• [EXERCISE PROMPT]: Put every line of all the records below into a numbered list, skipping blank lines and leaving out the pictures.

• [DATA SHOWN]:
● ● ● ● ●
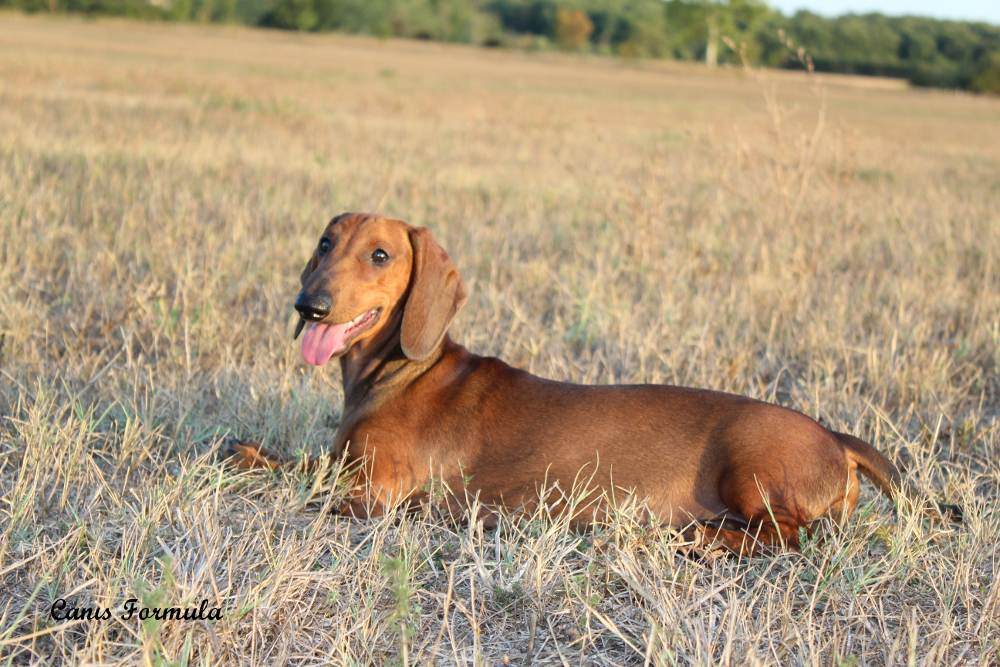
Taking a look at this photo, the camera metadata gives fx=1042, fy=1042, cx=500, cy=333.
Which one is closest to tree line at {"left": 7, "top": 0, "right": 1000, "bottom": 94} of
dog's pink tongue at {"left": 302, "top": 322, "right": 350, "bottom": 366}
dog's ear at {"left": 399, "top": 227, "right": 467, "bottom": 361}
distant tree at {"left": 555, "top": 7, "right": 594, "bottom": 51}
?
distant tree at {"left": 555, "top": 7, "right": 594, "bottom": 51}

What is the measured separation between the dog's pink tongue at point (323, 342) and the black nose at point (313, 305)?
137mm

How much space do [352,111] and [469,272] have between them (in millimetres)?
13163

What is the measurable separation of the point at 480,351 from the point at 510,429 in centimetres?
197

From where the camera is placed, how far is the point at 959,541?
11.7 feet

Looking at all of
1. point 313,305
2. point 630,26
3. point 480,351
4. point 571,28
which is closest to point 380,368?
point 313,305

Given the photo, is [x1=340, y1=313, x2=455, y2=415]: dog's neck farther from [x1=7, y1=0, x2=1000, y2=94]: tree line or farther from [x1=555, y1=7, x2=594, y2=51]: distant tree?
[x1=555, y1=7, x2=594, y2=51]: distant tree

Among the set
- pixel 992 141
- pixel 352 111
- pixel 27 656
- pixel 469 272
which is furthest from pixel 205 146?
pixel 992 141

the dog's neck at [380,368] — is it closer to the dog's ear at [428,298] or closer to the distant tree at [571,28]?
the dog's ear at [428,298]

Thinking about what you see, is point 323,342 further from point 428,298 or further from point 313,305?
point 428,298

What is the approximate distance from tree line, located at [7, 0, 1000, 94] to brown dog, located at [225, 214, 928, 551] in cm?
5248

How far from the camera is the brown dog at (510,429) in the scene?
356 cm

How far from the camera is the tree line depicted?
204 feet

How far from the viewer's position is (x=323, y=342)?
12.5 feet

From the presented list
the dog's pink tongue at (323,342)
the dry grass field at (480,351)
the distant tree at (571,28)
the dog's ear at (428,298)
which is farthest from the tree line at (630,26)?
the dog's pink tongue at (323,342)
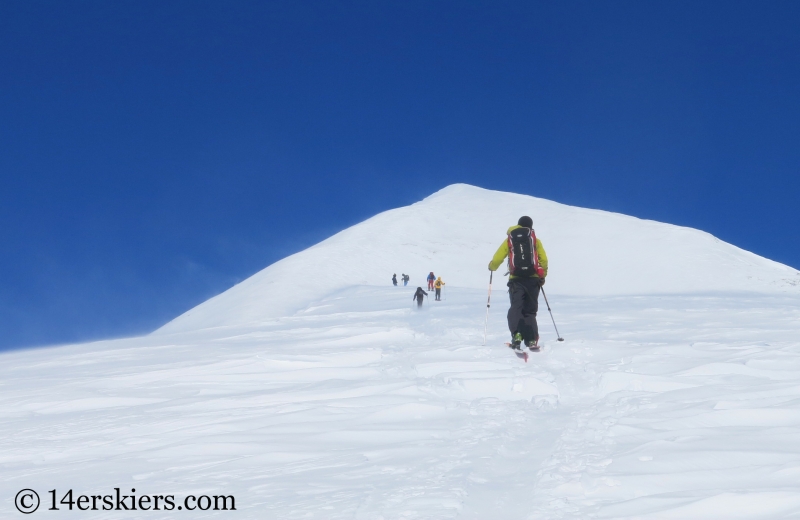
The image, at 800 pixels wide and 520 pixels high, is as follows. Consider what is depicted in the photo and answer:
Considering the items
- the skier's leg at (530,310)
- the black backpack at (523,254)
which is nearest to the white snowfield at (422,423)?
the skier's leg at (530,310)

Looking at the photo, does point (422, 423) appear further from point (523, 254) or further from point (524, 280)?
point (523, 254)

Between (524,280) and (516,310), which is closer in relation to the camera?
(516,310)

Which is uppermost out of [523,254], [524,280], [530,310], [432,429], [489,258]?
[489,258]

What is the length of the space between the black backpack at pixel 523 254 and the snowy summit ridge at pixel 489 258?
22206mm

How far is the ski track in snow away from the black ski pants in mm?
451

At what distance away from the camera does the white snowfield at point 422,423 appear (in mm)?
3590

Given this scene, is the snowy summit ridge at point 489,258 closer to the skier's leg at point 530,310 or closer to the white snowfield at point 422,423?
the white snowfield at point 422,423

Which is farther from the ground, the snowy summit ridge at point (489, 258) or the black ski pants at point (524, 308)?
A: the snowy summit ridge at point (489, 258)

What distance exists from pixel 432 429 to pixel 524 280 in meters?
4.68

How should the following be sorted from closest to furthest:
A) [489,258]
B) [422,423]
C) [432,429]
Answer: [432,429] → [422,423] → [489,258]

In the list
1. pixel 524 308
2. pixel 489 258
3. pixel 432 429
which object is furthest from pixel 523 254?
pixel 489 258

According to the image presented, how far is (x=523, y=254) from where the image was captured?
9.38m

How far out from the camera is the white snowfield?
3.59 meters

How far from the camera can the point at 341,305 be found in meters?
25.0
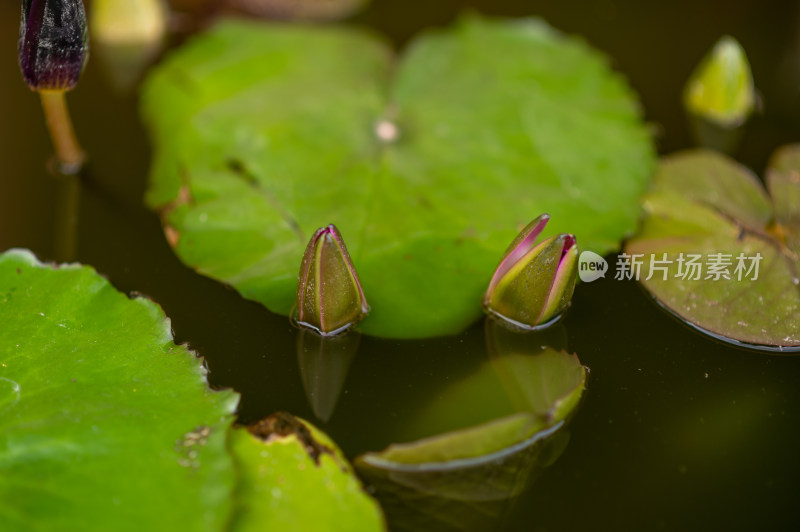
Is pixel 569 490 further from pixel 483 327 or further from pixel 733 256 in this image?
pixel 733 256

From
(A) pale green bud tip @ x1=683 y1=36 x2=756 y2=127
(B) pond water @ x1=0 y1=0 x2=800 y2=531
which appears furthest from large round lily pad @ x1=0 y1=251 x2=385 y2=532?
(A) pale green bud tip @ x1=683 y1=36 x2=756 y2=127

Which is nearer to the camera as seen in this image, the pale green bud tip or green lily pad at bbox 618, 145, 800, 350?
● ● ● ● ●
• [EXERCISE RESULT]:
1. Taking a look at this photo, the camera metadata gives fx=1042, fy=1042, cx=500, cy=333.
2. Which one is closest to tree line at {"left": 7, "top": 0, "right": 1000, "bottom": 94} of
3. dog's pink tongue at {"left": 302, "top": 322, "right": 350, "bottom": 366}
4. dog's ear at {"left": 399, "top": 227, "right": 467, "bottom": 361}
5. distant tree at {"left": 555, "top": 7, "right": 594, "bottom": 51}
6. ?
7. distant tree at {"left": 555, "top": 7, "right": 594, "bottom": 51}
8. What is the measured separation between the dog's pink tongue at point (323, 342) and the black nose at point (313, 305)?
9. 137mm
10. How much space do [352,111] and [469,272] have between them (in millimetres)?
11. 13163
12. What is the measurable separation of the point at 480,351 from the point at 510,429 in centimetres?
13. 197
14. From where the camera is placed, how far is the point at 959,541?
15. 11.7 feet
16. Looking at all of
17. 1. point 313,305
18. 2. point 630,26
19. 3. point 480,351
20. 4. point 571,28
21. which is closest to point 380,368?
22. point 313,305
23. Given the photo, is [x1=340, y1=313, x2=455, y2=415]: dog's neck farther from [x1=7, y1=0, x2=1000, y2=94]: tree line or farther from [x1=555, y1=7, x2=594, y2=51]: distant tree?
24. [x1=555, y1=7, x2=594, y2=51]: distant tree
25. Among the set
26. - pixel 992 141
27. - pixel 352 111
28. - pixel 27 656
29. - pixel 469 272
30. which is furthest from pixel 205 146?
31. pixel 992 141
32. the dog's neck at [380,368] — is it closer to the dog's ear at [428,298] or closer to the distant tree at [571,28]?
33. the dog's ear at [428,298]
34. Thinking about what you see, is point 323,342 further from point 428,298 or further from point 313,305?
35. point 428,298
36. What is the approximate distance from tree line, located at [7, 0, 1000, 94] to brown dog, located at [225, 214, 928, 551] in cm?
37. 5248
38. How far from the camera is the brown dog at (510,429) in the scene?
39. 356 cm
40. How far from the camera is the tree line depicted?
41. 204 feet
42. How far from the viewer's position is (x=323, y=342)?
43. 12.5 feet
44. From the presented list
45. the dog's pink tongue at (323,342)
46. the dry grass field at (480,351)
47. the distant tree at (571,28)
48. the dog's ear at (428,298)
49. which is farthest from the tree line at (630,26)?
50. the dog's pink tongue at (323,342)
51. The image, at 800 pixels wide and 520 pixels high, is as follows. Consider what is depicted in the photo and answer:
52. Considering the items
53. - the skier's leg at (530,310)
54. - the black backpack at (523,254)
55. which is nearest to the white snowfield at (422,423)?
56. the skier's leg at (530,310)
57. Looking at the photo, does point (422, 423) appear further from point (523, 254) or further from point (524, 280)?
58. point (523, 254)
59. Between (524,280) and (516,310), which is closer in relation to the camera?
60. (516,310)
61. Which is uppermost out of [523,254], [524,280], [530,310], [432,429], [489,258]?
62. [489,258]
63. What is the length of the space between the black backpack at pixel 523 254 and the snowy summit ridge at pixel 489 258?
64. 22206mm
65. How far is the ski track in snow away from the black ski pants in mm?
66. 451
67. At what distance away from the camera does the white snowfield at point 422,423 appear (in mm)?
68. 3590
69. Given this scene, is the snowy summit ridge at point 489,258 closer to the skier's leg at point 530,310 or closer to the white snowfield at point 422,423?
70. the white snowfield at point 422,423
71. Which is farther from the ground, the snowy summit ridge at point (489, 258) or the black ski pants at point (524, 308)?
72. A: the snowy summit ridge at point (489, 258)
73. What distance exists from pixel 432 429 to pixel 524 280 in meters?
74. 4.68
75. How should the following be sorted from closest to furthest:
76. A) [489,258]
77. B) [422,423]
78. C) [432,429]
79. Answer: [432,429] → [422,423] → [489,258]
80. In the list
81. 1. pixel 524 308
82. 2. pixel 489 258
83. 3. pixel 432 429
84. which object is furthest from pixel 523 254?
85. pixel 489 258
86. According to the image presented, how far is (x=523, y=254) from where the image was captured?
87. 9.38m
88. How far out from the camera is the white snowfield?
89. 3.59 meters
90. How far from the camera can the point at 341,305 be found in meters?
91. 25.0
92. Is pixel 569 490 further from pixel 483 327 or further from pixel 733 256 in this image?
93. pixel 733 256
94. From
95. (A) pale green bud tip @ x1=683 y1=36 x2=756 y2=127
96. (B) pond water @ x1=0 y1=0 x2=800 y2=531
97. which appears furthest from large round lily pad @ x1=0 y1=251 x2=385 y2=532?
98. (A) pale green bud tip @ x1=683 y1=36 x2=756 y2=127
99. Which is nearer to the camera as seen in this image, the pale green bud tip or green lily pad at bbox 618, 145, 800, 350?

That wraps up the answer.